Elle avait remarqué que le comte, chaque fois qu'il entrait chez elle, lui apportait soit un livre, soit un bijou, déposait sa petite lanterne sourde sur un chiffonnier, sa clef sur la lanterne.

Oliva prépara d'avance un morceau de cire pétrie, sur lequel elle prit l'empreinte de sa clef dès la première visite de Cagliostro.

Celui-ci ne tourna pas la tête une seule fois ; tandis qu'elle accomplissait cette opération, il regardait au balcon les fleurs nouvellement écloses. Oliva put donc sans inquiétude mener à bien son projet.

Le comte parti, Oliva fit descendre dans une boîte l'empreinte de la clef, que Jeanne reçut avec un petit billet.

Et dès le lendemain, vers midi, l'arbalète, moyen extraordinaire et expéditif, moyen qui était à la correspondance par le fil ce que le télégraphe est au courrier à cheval, l'arbalète lança un billet ainsi conçu :

« Ma toute chère, ce soir à onze heures, quand votre jaloux sera parti, vous descendrez, vous tirerez les verrous, et vous vous trouverez dans les bras de celle qui se dit votre tendre amie. »

Oliva frissonna de joie plus qu'elle n'avait jamais fait aux plus tendres billets de Gilbert, dans le printemps des premières amours et des premiers rendez-vous.

Elle descendit à onze heures sans avoir remarqué aucun soupçon chez le comte. Elle trouva en bas Jeanne qui l'étreignit tendrement, la fit monter dans un carrosse arrêté au boulevard et, tout étourdie, toute palpitante, toute enivrée, fit avec son amie une promenade de deux heures, pendant lesquelles secrets, baisers, projets d'avenir s'échangèrent sans relâche entre les deux compagnes.

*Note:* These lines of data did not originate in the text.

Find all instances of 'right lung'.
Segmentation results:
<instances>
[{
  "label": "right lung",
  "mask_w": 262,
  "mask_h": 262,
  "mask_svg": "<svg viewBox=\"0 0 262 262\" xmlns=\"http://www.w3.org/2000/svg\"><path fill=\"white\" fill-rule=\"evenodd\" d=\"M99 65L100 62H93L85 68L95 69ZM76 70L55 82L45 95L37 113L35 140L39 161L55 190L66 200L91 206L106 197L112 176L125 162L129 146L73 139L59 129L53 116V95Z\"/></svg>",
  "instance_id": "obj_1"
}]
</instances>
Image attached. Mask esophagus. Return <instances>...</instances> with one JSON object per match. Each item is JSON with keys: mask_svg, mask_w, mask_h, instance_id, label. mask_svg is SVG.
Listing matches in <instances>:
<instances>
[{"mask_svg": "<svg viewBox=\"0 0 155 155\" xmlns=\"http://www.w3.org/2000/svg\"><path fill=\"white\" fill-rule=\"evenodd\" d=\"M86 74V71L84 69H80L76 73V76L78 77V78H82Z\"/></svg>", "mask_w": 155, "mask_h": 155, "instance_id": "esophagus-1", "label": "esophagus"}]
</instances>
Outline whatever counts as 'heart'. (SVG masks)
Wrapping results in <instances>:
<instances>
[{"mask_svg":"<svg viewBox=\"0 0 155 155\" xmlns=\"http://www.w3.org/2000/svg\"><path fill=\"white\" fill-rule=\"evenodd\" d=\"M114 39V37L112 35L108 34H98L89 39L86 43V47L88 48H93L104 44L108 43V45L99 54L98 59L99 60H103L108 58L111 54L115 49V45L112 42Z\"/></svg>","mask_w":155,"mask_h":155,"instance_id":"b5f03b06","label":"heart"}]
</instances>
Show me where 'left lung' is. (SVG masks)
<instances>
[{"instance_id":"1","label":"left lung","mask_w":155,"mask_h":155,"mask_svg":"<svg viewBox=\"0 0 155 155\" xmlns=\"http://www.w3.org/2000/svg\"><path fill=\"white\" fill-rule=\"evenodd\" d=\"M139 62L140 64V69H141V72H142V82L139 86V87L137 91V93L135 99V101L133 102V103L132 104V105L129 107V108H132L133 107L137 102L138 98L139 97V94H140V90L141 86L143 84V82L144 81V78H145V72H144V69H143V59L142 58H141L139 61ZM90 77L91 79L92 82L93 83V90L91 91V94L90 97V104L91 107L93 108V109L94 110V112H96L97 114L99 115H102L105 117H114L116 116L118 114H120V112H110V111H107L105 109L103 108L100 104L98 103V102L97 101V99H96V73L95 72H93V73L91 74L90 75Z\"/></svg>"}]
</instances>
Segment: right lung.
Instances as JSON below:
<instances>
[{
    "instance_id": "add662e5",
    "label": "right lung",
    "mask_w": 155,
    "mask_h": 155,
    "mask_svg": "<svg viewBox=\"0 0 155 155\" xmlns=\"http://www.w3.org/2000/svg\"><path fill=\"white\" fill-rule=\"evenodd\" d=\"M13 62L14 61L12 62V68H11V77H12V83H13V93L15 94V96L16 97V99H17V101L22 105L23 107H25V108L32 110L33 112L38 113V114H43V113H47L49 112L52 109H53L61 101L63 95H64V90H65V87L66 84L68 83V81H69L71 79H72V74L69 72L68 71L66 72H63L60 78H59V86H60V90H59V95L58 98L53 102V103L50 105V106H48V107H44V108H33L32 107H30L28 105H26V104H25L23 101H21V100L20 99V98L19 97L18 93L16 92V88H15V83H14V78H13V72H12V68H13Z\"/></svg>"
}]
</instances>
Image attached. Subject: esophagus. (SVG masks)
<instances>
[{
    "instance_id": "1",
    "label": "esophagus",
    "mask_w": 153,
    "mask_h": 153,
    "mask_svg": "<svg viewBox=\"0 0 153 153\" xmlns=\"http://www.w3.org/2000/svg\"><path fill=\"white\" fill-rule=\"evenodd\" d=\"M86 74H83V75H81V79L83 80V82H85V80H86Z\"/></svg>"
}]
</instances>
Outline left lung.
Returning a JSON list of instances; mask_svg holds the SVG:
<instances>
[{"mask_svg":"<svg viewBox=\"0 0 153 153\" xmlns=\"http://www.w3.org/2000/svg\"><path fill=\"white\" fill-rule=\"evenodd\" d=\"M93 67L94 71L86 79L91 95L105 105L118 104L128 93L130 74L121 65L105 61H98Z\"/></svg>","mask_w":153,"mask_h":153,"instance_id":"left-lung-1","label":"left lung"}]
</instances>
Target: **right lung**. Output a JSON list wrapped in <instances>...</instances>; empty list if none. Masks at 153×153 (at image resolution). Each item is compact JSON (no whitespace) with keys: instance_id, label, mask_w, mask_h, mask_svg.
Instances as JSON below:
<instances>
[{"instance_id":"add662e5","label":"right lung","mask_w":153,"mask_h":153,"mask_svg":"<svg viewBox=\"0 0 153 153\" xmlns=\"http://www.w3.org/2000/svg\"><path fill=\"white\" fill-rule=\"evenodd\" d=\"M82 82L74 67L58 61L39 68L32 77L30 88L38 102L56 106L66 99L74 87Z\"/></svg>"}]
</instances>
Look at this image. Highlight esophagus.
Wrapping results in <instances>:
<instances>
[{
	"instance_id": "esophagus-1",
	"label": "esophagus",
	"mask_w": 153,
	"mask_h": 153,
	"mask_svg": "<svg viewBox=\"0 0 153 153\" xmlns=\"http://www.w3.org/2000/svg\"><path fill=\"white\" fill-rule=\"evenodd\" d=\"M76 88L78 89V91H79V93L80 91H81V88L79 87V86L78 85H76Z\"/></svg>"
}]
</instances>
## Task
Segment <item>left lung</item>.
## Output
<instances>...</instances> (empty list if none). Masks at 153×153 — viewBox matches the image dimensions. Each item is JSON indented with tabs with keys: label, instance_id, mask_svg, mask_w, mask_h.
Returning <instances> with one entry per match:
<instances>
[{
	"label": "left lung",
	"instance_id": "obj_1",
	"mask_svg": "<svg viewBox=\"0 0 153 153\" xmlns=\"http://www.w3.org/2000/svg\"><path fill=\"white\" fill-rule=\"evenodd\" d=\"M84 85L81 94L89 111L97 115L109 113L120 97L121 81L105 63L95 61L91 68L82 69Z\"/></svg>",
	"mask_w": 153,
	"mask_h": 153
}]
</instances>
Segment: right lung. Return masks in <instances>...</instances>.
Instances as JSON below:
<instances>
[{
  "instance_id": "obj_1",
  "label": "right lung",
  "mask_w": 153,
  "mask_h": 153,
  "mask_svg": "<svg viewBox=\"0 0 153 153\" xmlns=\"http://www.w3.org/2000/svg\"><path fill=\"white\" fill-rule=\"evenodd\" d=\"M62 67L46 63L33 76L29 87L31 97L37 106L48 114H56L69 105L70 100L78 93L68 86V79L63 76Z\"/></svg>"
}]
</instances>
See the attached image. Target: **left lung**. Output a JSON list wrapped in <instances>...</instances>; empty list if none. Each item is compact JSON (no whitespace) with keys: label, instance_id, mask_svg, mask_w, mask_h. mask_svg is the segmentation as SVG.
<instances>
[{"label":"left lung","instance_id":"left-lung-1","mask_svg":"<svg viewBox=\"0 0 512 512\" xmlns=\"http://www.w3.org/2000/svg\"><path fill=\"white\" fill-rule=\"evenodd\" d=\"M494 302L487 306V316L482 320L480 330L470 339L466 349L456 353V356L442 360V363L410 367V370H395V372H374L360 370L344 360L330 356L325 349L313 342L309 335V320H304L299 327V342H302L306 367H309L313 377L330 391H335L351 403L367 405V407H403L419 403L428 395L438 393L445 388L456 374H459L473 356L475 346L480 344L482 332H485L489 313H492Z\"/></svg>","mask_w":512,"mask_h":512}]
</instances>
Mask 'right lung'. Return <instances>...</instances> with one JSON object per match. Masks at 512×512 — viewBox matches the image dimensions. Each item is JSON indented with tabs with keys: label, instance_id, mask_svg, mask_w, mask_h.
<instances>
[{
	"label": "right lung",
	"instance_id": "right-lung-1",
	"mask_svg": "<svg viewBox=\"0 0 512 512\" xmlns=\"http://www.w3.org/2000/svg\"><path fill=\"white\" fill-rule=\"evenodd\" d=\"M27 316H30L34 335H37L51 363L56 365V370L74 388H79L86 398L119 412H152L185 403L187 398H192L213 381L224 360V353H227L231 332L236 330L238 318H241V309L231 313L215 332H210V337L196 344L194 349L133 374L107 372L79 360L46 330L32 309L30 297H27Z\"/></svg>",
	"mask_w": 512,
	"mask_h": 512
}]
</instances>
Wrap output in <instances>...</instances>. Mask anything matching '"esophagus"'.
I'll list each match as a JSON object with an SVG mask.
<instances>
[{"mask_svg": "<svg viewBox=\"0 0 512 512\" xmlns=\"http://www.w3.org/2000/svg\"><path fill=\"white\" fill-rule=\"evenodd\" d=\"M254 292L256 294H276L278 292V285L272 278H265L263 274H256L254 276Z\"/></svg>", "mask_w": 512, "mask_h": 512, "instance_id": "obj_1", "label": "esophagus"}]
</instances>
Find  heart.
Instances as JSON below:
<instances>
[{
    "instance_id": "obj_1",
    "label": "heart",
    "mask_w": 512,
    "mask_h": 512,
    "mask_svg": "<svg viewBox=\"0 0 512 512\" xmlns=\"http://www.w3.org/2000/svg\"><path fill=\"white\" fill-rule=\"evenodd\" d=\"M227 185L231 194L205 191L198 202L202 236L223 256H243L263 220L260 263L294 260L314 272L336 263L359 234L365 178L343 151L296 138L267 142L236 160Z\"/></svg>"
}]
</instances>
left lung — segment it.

Jeanne conseilla la première à Oliva de rentrer, pour n'éveiller aucun soupçon chez son protecteur. Elle venait d'apprendre que ce protecteur était Cagliostro. Elle redoutait le génie de cet homme, et ne voyait de sûreté pour ses plans que dans le plus profond mystère.

Oliva s'était livrée sans réserve : Beausire, la police, elle avait tout avoué.

Jeanne s'était donnée pour une fille de qualité, vivant avec un amant à l'insu de sa famille.

L'une savait tout, l'autre ignorait tout ; telle était l'amitié jurée entre ces deux femmes.

à dater de ce jour, elles n'eurent plus besoin de l'arbalète, ni même du fil, Jeanne avait sa clef. Elle faisait descendre Oliva selon son caprice.

Un souper fin, une furtive promenade étaient les appâts auxquels Oliva se laissait toujours prendre.

– Monsieur de Cagliostro ne découvre-t-il rien ? demandait Jeanne, inquiète parfois.

– Lui ! en vérité, je lui dirais qu'il ne voudrait pas me croire, répondait Oliva.

Huit jours de ces escapades nocturnes firent une habitude, un besoin et bien plus un plaisir. Au bout de huit jours, le nom de Jeanne se trouvait sur les lèvres d'Oliva bien plus souvent que ne s'y était jamais trouvé celui de Gilbert et celui de Beausire.